Fig. 4: Novel diversity within Faecalibacterium and strain-dependent butyrate production.
From: HiBC: a publicly available collection of bacterial strains isolated from the human gut

a The two novel species of Faecalibacterium described within this paper placed within the current landscape of Faecalibacterium spp. with a valid name, along with the type genomes for proposed divisions of F. prausnitzii, as determined by GTDB. The phylogenomic tree was rooted on Ruminococcus bromii ATCC 27255T. Novel species are in bold, and the type strain of F. prausnitzii is underlined. b Relative abundance and prevalence of the genus Faecalibacterium, and each Faecalibacterium species represented within HiBC across 4624 metagenomic samples. The boxplots include a central line indicating the median, boxes represent the interquartile range, and whiskers represent the minimum and maximum values, not including outliers. c Butyrate production pathway in Faecalibacterium with gene names and KEGG ortholog identifiers when possible. d Phylogenomic tree of the Faecalibacterium strains within HiBC, displaying the ability of each strain to produce butyrate over a 48 h-period, along with the OD600 that the strain achieved during the testing period (n = 3 independent batch cultures for each strain; the replicates are shown with individual boxes). The phylogenomic tree was rooted on R. bromii ATCC 27255T. e Sequence comparison of the butyrate production loci across the Faecalibacterium strains.
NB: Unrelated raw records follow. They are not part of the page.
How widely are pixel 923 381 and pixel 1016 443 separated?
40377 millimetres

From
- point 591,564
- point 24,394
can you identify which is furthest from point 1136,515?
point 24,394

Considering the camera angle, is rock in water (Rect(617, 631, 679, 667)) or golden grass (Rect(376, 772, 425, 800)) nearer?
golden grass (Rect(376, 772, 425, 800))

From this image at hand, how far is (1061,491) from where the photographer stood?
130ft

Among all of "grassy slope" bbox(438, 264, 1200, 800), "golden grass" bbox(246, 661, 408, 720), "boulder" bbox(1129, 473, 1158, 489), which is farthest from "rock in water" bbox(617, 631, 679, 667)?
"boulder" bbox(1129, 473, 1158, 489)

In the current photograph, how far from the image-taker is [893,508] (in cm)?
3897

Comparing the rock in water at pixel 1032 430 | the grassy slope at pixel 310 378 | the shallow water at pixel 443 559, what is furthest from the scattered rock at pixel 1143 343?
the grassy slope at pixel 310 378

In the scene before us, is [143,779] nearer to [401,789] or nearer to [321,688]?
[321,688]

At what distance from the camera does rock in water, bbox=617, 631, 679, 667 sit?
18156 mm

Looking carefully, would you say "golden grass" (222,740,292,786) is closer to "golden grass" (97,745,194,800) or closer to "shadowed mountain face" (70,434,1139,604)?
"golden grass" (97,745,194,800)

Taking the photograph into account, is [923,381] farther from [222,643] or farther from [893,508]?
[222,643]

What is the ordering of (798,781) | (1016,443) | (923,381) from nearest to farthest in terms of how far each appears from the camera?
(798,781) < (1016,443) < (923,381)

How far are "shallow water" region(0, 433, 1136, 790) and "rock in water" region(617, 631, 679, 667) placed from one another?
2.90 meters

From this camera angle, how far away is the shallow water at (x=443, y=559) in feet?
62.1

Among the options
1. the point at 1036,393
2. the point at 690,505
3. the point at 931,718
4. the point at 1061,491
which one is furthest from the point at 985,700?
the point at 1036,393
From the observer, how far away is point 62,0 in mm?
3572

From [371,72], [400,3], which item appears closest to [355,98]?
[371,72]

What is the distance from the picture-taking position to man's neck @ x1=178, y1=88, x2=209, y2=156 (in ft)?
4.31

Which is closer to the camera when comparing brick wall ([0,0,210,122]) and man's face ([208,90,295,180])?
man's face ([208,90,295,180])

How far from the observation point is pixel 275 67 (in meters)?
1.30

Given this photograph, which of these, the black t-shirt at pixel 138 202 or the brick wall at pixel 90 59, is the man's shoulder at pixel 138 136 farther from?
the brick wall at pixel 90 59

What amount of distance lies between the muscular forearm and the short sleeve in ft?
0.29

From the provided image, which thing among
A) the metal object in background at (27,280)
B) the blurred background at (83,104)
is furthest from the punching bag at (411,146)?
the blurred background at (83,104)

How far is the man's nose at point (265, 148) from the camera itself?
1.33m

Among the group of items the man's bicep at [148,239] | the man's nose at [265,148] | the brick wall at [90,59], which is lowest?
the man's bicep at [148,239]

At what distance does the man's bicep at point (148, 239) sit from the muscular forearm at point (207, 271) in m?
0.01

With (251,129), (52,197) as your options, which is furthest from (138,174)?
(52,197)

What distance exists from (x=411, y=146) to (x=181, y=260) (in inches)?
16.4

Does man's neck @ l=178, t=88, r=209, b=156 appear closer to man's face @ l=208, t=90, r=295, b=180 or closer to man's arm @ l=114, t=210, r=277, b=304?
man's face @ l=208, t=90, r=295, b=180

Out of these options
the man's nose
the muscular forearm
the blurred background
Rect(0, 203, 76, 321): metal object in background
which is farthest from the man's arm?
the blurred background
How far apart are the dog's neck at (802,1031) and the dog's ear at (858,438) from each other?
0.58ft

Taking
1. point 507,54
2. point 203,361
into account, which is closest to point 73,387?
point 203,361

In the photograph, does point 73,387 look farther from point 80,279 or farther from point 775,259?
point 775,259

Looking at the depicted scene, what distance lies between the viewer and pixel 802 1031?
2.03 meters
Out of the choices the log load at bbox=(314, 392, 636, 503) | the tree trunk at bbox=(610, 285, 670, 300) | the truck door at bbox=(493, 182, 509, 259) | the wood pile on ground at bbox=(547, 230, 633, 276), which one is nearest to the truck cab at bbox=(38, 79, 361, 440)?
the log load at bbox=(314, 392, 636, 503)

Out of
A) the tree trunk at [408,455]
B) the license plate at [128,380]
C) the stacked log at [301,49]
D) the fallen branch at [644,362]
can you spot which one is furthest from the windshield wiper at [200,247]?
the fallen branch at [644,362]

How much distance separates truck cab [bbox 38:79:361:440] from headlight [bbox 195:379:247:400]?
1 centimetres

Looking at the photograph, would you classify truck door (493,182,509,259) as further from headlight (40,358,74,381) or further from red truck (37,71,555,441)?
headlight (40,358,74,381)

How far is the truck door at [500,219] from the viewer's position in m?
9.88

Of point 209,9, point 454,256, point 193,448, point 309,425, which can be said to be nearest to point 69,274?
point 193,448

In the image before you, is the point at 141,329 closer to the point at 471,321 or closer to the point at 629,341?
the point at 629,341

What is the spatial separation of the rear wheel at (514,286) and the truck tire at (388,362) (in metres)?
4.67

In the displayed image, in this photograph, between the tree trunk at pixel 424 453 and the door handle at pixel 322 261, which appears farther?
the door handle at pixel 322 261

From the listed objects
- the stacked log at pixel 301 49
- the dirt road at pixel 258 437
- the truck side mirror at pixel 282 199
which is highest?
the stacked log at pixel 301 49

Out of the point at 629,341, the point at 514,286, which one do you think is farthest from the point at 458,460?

Genes are coloured based on their assignment to each step in the butyrate production pathway in (c). f AlphaFold3 model of the But complex in F. tardum CLA-AA-H175 against the full But protein in F. prausnitzii CLA-AA-H222. The first CLA-AA-H175 But gene is highlighted in yellow in the dashed box, while the second gene is shown in brown. The highlighted protein is indicated in the top right of the dashed box. g Same as in (f), but this time the second CLA-AA-H175 But gene is highlighted in yellow in the dashed box, while the first gene is in brown. The highlighted protein is indicated in the top right of the dashed box. h Correlation of the mean OD600 against the mean butyrate production of each strain with a linear regression and its 95% confidence interval and analysed using a two-sided Pearson correlation coefficient.